● **Extract**:

————————

A coffee can taste thin, heavy, sour, bitter, or balanced for reasons that are not visible from the brew ratio alone. Two measurements help separate those questions. Total dissolved solids, usually shortened to TDS, describes how concentrated the finished drink is. Extraction yield describes how much of the dry coffee dose dissolved into that drink. The two values are linked by mass, but they are not the same signal.

Strength is easiest to notice in the cup because it changes mouthfeel and intensity. Extraction yield is less obvious because it asks how completely the grounds gave up soluble material. A short espresso may have very high TDS because the beverage is concentrated, yet its extraction yield can sit near the same 18% to 22% reference window used for many brewed coffees. A long filter brew may taste weak because it is diluted even when the extraction percentage is reasonable.

Coffee strength and extraction terms
Term Plain meaning Common mistake
Dry dose Ground coffee mass before brewing. Using a wet or post-brew weight makes extraction look too low.
Beverage mass Liquid collected in the cup after filtering. Forgetting bypass water changes the strength story.
TDS Dissolved coffee solids as a percentage of beverage mass. Reading it as quality rather than concentration.
Extraction yield Dissolved solids divided by the original dry dose. Treating a target range as a flavor verdict.

Brew-control charts put strength on one axis and extraction yield on the other. That layout is useful because the same recipe change can move both values, but not always in the same way. Grinding finer may raise extraction and sometimes strength. Adding bypass water usually lowers strength without extracting more coffee. Changing dose or beverage yield can make the drink taste stronger or weaker while leaving the underlying extraction problem partly unchanged.

————————

● **Records shown**:
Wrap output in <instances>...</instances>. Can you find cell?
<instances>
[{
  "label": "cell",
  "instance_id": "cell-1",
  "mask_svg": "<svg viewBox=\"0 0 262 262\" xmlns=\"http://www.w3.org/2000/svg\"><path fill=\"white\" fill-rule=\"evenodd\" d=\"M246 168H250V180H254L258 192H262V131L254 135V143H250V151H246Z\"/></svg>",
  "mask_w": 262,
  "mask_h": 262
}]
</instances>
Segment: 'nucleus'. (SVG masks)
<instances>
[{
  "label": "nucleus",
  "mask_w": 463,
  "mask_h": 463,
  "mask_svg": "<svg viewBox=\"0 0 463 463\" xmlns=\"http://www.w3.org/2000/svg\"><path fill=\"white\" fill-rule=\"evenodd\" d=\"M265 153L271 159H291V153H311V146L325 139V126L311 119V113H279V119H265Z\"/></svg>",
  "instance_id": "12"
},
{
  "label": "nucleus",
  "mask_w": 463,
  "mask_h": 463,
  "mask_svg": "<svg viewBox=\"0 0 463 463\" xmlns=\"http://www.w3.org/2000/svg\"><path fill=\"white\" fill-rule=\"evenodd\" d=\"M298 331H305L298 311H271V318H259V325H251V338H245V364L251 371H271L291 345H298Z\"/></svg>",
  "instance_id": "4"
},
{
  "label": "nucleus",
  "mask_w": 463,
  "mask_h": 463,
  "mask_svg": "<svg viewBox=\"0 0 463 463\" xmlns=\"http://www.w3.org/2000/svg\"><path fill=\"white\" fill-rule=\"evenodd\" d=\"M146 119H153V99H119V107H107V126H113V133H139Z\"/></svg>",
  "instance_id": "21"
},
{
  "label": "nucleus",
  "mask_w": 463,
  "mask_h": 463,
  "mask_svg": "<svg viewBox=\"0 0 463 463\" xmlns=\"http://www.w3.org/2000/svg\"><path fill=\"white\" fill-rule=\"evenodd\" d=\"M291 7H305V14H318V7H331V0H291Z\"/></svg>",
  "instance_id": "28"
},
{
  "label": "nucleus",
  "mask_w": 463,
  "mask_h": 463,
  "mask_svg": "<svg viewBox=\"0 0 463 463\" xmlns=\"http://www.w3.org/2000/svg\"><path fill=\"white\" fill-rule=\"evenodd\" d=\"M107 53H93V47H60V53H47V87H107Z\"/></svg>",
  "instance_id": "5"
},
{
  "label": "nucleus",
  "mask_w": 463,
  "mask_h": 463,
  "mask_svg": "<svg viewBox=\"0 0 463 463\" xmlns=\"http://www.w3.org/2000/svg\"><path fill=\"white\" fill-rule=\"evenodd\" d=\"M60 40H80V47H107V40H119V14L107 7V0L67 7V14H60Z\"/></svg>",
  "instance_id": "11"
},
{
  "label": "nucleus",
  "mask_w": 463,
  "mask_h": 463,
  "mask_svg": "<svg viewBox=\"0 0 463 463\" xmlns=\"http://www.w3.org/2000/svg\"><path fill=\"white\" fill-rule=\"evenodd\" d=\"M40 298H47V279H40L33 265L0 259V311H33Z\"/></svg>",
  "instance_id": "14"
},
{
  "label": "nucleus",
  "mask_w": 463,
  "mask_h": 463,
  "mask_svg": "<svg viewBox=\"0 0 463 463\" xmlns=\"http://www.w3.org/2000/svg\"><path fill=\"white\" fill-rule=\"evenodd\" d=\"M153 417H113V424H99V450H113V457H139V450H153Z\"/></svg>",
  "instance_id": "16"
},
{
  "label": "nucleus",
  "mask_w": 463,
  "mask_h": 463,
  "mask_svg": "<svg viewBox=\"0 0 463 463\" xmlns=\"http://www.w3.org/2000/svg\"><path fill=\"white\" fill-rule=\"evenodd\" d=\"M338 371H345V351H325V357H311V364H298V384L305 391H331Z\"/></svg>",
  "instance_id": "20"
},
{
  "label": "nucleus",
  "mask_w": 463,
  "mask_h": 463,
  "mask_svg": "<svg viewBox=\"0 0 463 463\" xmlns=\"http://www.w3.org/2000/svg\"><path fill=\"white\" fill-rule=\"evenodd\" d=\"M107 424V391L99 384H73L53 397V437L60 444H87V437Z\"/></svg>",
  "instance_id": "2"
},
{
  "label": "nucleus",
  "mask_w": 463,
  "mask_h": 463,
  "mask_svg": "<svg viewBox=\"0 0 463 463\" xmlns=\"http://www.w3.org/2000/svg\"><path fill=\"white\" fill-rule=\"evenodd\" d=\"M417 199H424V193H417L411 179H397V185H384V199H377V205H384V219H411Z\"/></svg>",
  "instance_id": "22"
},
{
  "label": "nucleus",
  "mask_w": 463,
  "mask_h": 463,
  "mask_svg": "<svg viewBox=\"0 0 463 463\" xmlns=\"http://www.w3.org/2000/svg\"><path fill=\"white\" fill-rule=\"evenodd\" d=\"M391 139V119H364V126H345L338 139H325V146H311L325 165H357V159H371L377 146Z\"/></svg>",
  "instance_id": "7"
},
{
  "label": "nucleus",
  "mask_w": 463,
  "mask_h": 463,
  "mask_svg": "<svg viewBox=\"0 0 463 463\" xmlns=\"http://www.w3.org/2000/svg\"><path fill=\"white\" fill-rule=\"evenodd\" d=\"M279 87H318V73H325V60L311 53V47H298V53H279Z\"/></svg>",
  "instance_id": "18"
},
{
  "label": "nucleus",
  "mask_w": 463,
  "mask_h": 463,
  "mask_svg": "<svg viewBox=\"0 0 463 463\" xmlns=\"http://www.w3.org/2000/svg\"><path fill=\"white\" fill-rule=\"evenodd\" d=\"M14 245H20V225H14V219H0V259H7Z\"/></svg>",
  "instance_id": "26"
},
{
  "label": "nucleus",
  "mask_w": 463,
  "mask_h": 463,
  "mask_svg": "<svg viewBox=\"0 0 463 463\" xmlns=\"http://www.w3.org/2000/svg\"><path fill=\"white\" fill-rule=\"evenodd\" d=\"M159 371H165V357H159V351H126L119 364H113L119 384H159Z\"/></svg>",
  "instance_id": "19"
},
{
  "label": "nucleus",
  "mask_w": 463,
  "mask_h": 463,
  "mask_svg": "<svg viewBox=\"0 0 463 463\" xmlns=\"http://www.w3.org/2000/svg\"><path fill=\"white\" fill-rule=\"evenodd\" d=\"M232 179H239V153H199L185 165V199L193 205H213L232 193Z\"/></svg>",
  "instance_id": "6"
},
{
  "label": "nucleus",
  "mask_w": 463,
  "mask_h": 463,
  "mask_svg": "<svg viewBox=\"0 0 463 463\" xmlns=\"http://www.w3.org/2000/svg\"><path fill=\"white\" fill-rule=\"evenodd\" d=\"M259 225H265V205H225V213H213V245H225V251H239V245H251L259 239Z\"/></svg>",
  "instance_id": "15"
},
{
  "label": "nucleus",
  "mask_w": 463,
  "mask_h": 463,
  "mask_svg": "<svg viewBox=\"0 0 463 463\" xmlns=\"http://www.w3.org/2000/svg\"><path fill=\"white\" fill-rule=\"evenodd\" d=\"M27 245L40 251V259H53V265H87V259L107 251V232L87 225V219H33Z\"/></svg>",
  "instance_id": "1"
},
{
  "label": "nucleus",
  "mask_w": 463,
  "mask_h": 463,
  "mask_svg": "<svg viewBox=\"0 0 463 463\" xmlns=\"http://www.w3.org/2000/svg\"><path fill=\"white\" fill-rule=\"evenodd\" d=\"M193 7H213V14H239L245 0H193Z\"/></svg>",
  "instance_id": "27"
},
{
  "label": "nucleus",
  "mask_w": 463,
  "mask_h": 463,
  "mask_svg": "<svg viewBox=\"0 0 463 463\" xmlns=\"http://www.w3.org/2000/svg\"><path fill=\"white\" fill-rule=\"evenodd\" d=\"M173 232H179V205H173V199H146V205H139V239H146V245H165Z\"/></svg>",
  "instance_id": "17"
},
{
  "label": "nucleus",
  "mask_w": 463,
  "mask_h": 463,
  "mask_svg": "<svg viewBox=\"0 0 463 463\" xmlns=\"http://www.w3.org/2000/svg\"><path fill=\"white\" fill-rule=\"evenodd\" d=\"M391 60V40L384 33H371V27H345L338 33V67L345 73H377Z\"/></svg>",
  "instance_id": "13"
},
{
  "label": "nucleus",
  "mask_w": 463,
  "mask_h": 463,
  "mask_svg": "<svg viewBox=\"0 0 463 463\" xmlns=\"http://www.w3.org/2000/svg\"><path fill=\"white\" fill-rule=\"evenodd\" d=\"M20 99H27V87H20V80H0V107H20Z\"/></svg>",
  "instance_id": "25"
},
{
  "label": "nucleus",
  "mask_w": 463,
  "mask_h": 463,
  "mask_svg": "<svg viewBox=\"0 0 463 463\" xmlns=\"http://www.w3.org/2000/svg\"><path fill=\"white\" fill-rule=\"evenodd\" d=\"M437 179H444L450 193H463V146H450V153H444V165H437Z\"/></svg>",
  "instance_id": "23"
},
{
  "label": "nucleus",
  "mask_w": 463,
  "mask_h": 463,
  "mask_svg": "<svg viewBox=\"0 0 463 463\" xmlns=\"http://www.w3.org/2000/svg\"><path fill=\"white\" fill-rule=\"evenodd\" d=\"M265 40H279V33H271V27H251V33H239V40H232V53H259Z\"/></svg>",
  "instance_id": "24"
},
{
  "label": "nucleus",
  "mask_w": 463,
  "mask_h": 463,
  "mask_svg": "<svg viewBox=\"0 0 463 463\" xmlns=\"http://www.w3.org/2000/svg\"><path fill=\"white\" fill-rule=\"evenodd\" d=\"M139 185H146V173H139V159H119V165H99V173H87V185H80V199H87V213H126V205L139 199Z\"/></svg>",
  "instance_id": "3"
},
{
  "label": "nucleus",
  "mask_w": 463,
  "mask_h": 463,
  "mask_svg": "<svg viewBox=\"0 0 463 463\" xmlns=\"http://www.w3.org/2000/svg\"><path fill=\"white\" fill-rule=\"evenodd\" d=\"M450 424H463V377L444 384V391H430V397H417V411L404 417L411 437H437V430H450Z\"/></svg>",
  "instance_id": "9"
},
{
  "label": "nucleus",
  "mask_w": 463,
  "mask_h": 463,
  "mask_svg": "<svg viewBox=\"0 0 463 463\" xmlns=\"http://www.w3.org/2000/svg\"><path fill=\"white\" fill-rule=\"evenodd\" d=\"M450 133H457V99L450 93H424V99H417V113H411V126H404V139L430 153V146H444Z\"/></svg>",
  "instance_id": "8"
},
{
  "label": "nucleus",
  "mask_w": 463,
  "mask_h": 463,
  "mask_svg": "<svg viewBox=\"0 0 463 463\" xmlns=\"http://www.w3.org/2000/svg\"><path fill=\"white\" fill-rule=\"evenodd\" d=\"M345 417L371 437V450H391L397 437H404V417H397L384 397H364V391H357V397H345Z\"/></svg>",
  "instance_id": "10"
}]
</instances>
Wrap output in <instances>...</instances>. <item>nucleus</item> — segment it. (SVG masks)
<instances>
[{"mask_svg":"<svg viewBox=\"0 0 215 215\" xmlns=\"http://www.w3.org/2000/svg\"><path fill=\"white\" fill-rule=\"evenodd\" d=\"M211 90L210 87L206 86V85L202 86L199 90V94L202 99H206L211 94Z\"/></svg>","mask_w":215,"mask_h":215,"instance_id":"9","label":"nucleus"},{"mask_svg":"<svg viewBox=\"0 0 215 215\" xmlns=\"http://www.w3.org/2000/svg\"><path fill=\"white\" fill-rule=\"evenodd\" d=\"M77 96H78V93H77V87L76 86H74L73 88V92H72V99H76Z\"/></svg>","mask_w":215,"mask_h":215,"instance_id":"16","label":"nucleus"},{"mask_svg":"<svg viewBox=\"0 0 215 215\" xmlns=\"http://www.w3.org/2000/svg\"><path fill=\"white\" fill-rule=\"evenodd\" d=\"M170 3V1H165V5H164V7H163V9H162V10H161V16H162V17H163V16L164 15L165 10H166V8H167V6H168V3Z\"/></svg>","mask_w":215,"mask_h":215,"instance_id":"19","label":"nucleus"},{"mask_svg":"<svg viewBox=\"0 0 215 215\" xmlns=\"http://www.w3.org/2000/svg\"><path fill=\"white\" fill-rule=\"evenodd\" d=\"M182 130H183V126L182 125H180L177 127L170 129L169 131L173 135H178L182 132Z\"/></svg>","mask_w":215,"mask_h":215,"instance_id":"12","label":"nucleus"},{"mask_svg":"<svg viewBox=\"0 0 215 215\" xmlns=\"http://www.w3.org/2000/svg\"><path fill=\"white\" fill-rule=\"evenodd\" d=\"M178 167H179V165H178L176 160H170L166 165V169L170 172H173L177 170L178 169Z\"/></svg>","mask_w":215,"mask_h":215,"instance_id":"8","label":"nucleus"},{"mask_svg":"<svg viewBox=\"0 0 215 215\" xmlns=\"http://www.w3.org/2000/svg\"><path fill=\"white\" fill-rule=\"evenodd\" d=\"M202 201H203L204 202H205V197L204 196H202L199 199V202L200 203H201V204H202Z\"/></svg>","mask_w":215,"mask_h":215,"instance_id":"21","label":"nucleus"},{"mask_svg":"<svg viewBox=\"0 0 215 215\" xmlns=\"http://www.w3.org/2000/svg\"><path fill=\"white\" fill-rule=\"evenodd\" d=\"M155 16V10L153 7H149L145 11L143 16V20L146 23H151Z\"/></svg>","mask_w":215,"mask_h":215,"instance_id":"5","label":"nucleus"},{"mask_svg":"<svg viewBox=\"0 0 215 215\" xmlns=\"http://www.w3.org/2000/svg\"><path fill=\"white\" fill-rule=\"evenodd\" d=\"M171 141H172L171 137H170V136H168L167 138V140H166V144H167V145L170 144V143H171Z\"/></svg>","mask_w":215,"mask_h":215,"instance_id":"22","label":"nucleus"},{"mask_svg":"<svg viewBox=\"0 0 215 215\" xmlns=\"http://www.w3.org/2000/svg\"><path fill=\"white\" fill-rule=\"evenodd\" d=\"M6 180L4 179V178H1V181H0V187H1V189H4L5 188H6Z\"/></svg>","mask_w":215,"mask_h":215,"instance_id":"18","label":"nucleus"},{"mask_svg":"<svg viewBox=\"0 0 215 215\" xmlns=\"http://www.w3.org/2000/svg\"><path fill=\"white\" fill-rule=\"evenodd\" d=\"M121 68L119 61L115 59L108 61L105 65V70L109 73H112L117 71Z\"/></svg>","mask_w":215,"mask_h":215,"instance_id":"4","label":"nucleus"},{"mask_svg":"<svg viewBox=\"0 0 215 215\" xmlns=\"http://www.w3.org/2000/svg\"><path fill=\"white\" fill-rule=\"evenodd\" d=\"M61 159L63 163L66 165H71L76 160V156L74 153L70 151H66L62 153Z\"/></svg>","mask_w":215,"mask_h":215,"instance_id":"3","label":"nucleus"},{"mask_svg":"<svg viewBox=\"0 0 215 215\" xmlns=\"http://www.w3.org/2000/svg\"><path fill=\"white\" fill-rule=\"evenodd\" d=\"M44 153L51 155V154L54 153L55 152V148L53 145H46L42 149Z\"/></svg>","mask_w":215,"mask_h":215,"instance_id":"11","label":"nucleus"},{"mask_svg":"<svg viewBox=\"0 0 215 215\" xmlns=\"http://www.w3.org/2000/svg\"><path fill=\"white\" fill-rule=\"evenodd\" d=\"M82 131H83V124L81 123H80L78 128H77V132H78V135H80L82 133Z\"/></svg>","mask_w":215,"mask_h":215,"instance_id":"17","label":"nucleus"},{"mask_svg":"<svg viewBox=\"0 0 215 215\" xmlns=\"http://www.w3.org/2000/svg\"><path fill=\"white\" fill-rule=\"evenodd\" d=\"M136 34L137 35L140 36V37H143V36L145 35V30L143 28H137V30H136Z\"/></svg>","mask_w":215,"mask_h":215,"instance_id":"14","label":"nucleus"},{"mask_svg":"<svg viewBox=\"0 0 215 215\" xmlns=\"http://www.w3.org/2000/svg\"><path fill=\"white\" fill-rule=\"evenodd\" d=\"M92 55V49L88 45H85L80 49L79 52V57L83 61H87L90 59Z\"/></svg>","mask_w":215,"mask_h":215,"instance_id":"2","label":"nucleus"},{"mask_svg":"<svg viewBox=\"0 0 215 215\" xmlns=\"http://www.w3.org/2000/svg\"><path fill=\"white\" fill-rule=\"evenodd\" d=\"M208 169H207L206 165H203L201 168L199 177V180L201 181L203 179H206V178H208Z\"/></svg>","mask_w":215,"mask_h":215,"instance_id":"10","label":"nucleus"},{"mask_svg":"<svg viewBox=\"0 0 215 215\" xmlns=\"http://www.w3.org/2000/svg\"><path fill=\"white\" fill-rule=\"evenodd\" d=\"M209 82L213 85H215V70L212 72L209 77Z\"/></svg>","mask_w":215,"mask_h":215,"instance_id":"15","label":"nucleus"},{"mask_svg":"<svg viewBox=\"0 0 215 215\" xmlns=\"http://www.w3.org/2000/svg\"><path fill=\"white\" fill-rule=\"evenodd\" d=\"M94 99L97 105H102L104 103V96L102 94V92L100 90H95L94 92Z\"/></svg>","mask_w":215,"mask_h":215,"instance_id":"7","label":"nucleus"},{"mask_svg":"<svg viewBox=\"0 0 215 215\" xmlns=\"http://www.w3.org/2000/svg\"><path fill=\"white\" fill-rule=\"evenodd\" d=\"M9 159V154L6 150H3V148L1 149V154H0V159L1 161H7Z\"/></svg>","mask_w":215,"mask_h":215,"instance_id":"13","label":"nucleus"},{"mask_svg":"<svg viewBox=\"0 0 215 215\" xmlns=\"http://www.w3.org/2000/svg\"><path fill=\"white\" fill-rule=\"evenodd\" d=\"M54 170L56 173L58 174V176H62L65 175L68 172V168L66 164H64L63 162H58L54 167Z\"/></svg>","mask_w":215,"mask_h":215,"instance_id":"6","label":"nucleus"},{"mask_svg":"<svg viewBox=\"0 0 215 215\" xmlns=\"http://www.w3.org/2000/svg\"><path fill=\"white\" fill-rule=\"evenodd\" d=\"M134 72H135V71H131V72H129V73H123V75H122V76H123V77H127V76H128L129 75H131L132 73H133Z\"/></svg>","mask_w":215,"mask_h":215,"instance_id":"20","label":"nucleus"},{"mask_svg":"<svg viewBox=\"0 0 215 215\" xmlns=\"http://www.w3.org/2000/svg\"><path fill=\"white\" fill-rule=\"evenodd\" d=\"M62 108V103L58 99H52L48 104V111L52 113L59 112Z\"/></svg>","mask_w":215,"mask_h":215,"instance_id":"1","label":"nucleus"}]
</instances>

————————

● **Tasks and exercises**:
1) Please repeat the coffee extraction text word for word from "Strength is easiest" to "percentage is reasonable.".
2) Turn the paragraph of the coffee extraction text that opens with "Brew-control charts put strength" into a short bulleted list that keeps its main facts.

● **Answers to the exercises**:
1)
Strength is easiest to notice in the cup because it changes mouthfeel and intensity. Extraction yield is less obvious because it asks how completely the grounds gave up soluble material. A short espresso may have very high TDS because the beverage is concentrated, yet its extraction yield can sit near the same 18% to 22% reference window used for many brewed coffees. A long filter brew may taste weak because it is diluted even when the extraction percentage is reasonable.

2)
- Brew-control charts plot strength on one axis and extraction yield on the other.
- This layout helps because one recipe change can move both values, though not always in the same way.
- Grinding finer may raise extraction and sometimes strength.
- Adding bypass water usually lowers strength without extracting more coffee.
- Changing dose or beverage yield can make the drink taste stronger or weaker while leaving the underlying extraction problem partly unchanged.